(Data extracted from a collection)
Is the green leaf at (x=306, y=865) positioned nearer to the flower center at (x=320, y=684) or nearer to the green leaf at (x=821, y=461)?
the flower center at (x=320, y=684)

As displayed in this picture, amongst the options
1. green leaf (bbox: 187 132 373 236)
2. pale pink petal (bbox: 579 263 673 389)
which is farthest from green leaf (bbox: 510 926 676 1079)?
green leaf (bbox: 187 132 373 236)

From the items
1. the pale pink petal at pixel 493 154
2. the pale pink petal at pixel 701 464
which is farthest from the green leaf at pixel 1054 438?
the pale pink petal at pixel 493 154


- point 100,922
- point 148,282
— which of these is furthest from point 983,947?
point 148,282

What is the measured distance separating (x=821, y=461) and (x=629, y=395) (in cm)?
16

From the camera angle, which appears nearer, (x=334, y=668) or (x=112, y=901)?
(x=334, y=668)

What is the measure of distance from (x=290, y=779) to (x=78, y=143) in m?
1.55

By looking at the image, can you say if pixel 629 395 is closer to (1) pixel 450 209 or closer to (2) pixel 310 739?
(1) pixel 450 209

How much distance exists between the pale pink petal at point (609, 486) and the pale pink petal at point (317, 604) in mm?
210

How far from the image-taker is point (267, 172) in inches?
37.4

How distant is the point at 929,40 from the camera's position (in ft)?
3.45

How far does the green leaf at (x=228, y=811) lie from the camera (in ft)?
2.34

■ **DO THIS**
Reproduce the listing above verbatim, keeping every line and its wording unchanged.

■ **SOLUTION FOR THIS EXERCISE**
Is the green leaf at (x=306, y=865) positioned nearer to the flower center at (x=320, y=684) or nearer to the green leaf at (x=821, y=461)?
the flower center at (x=320, y=684)

As displayed in this picture, amongst the options
1. green leaf (bbox: 187 132 373 236)
2. pale pink petal (bbox: 579 263 673 389)
which is farthest from green leaf (bbox: 510 926 676 1079)?
green leaf (bbox: 187 132 373 236)

From the items
1. the pale pink petal at pixel 493 154
2. the pale pink petal at pixel 701 464
which is farthest from the green leaf at pixel 1054 438?
the pale pink petal at pixel 493 154


- point 100,922
- point 148,282
— which of these is furthest from point 983,947?
point 148,282

What is the measured distance separating (x=821, y=461) and (x=629, y=395) (in cm)?
16

From the camera angle, which appears nearer, (x=334, y=668) or (x=112, y=901)?
(x=334, y=668)

What is the measure of distance from (x=290, y=779) to (x=78, y=143) in m?
1.55

By looking at the image, can you say if pixel 629 395 is closer to (1) pixel 450 209 or closer to (2) pixel 310 739?
(1) pixel 450 209

How much distance exists between the pale pink petal at point (609, 486) and the pale pink petal at point (317, 604) in mm?
210

How far from the image-taker is point (267, 172) in inches?
37.4

How distant is the point at 929,40 from the camera's position (in ft)?
3.45

How far does the green leaf at (x=228, y=811) lie from the camera (in ft)?
2.34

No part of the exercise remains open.